Lors de sa dernière entrevue, en général très intéressante, avec le magazine Télérama, Xavier Dolan a suscité une controverse en France par les propos qui suivent :
Télérama : Vous avez quand même écopé d’un étiquetage de cinéaste gay… Et obtenu la Queer Palm, à Cannes, pour Laurence Anyways.
Xavier Dolan: Que de tels prix existent me dégoûte. Quel progrès y a-t-il à décerner des récompenses aussi ghetoïssantes, aussi ostracisantes, qui clament que les films tournés par des gays sont des films gays ? On divise avec ces catégories. On fragmente le monde en petites communautés étanches. La Queer Palm, je ne suis pas allé la chercher. Ils veulent toujours me la remettre. Jamais ! L’homosexualité, il peut y en avoir dans mes films comme il peut ne pas en avoir.
Nous avons demandé à Franck Finance-Madureira de la Queer Palm de commenter cette déclaration.
Bazoom : Quelle est votre première réaction face à la déclaration (plutôt surprenante) de XD ?

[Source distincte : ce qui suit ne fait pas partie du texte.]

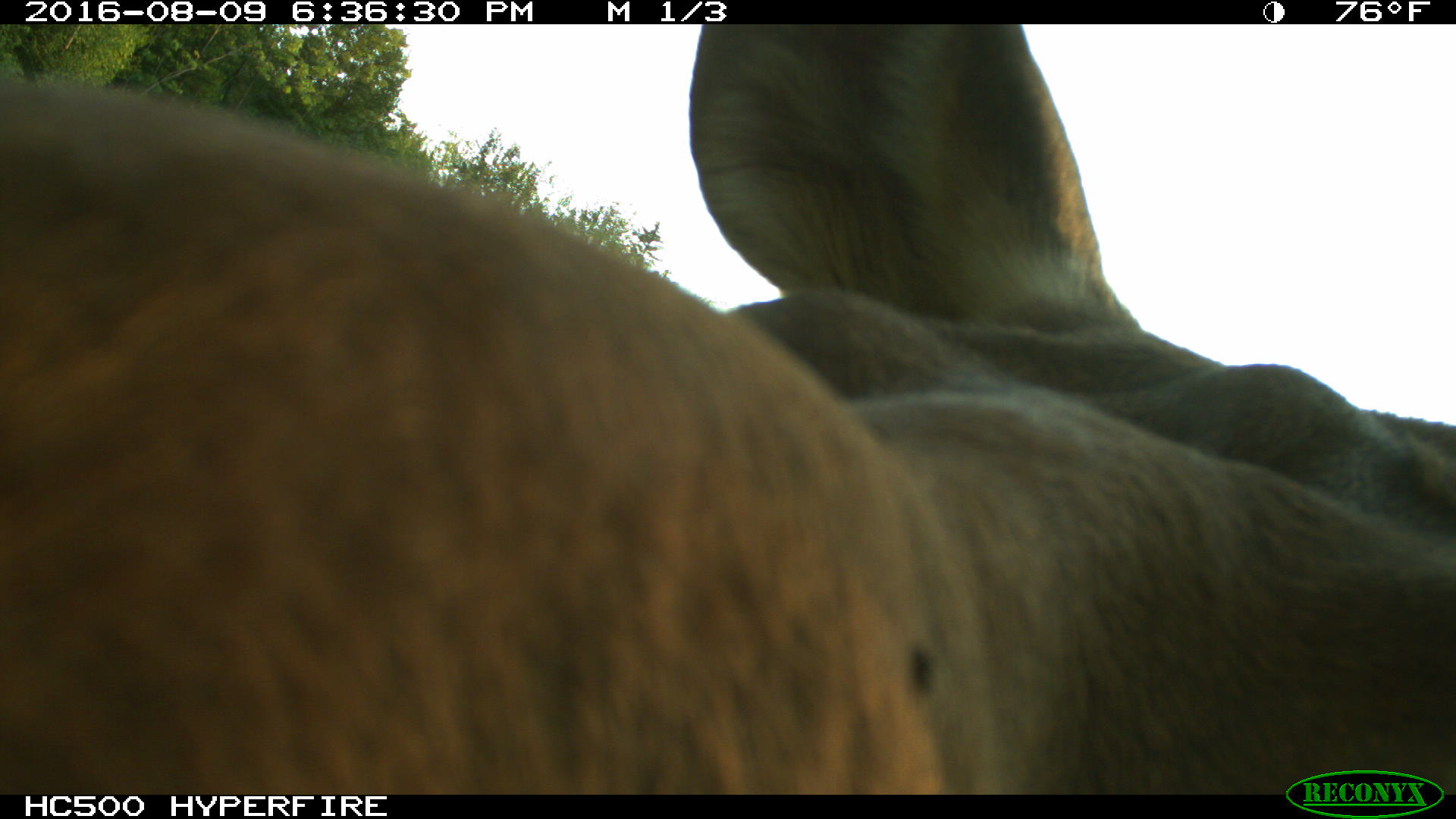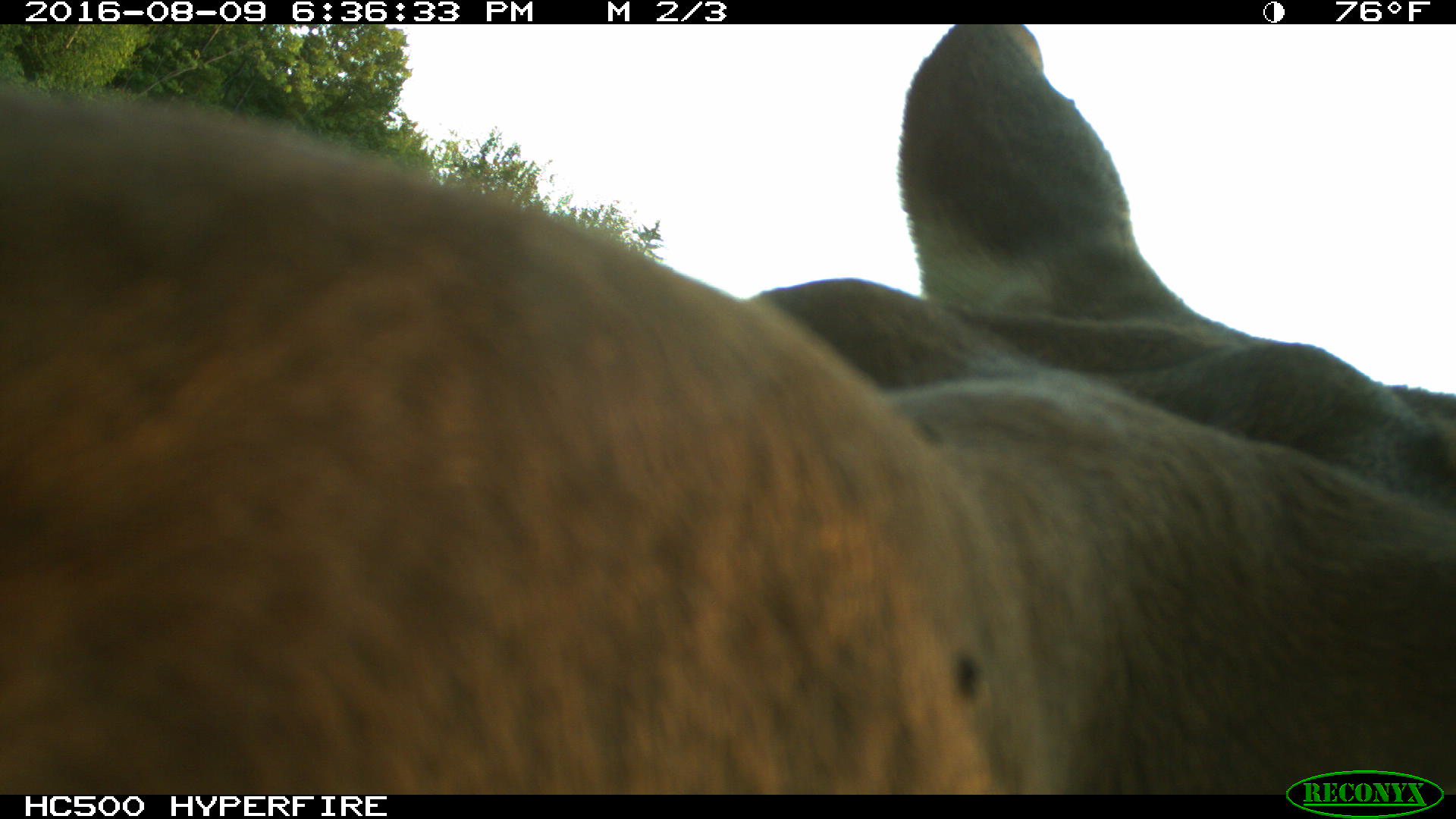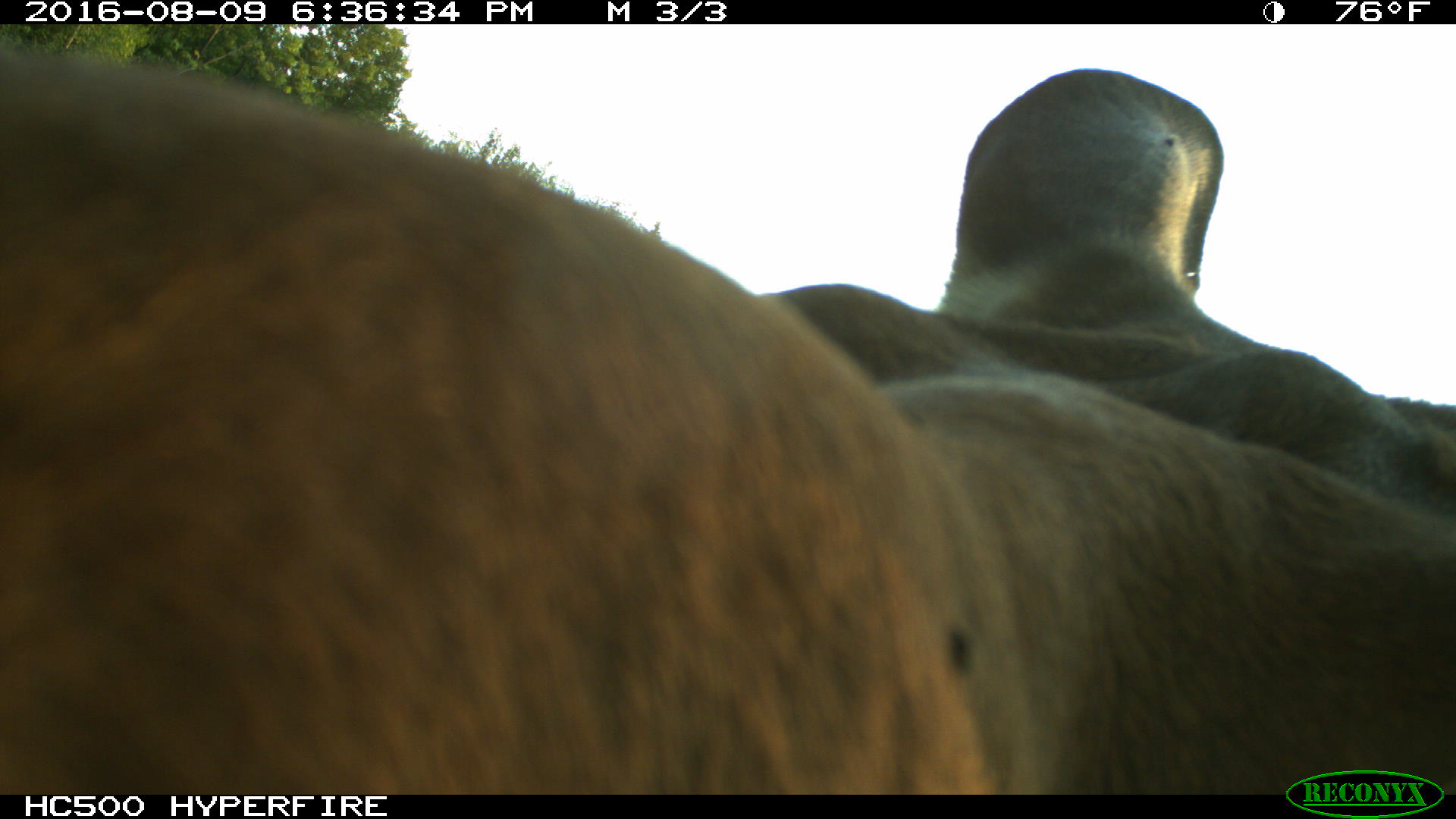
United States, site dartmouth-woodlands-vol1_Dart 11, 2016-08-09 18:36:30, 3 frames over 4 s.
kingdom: Animalia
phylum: Chordata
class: Mammalia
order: Artiodactyla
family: Cervidae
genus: Alces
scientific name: Alces alces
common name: moose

FFM : La question du journaliste de Télérama était un peu « tendancieuse » puisque l’utilisation du verbe « écope » semblait induire déjà une notion pas très positive. La réponse de Xavier Dolan ne m’a pas surpris, il a toujours tenu le même discours quant aux prix célébrant le cinéma queer et les festivals liés au cinéma LGBT. Même si l’usage du mot « dégoût » me semble un peu fort, je considère qu’il a tout à fait le droit de dire ce qu’il pense. Même si je ne suis pas du même avis, je respecte sa position et je réaffirme à qui veut l’entendre l’admiration que j’ai pour le travail de ce cinéaste extrêmement talentueux. « Mommy » était pour moi le meilleur film présenté à Cannes cette année et j’encourage tous les Français à se précipiter en salles le 8 octobre prochain !
L’erreur commise, et elle est double, c’est de croire que la Queer Palm est un prix gay qui récompense un réalisateur gay.
La Queer Palm est un prix « queer » qui récompense un film traitant de parcours de vie ou de sexualités « hors-normes », ou encore un film qui remet en cause les codes de genre. Pour être clair, dans la sélection d’une quinzaine de films soumise au jury présidé par Bruce LaBruce en mai dernier à Cannes, seuls 5 parlaient clairement d’homosexualité. Enfin, la sexualité du réalisateur n’entre jamais en ligne de compte. Ce qui prime c’est la qualité du film comme pour toutes les autres récompenses cannoises.
La Queer Palm célèbre avant tout l’ouverture d’esprit dans le plus grand festival de cinéma du monde.
Bazoom : Quelle est, selon vous, la pertinence d’un tel prix de nos jours ?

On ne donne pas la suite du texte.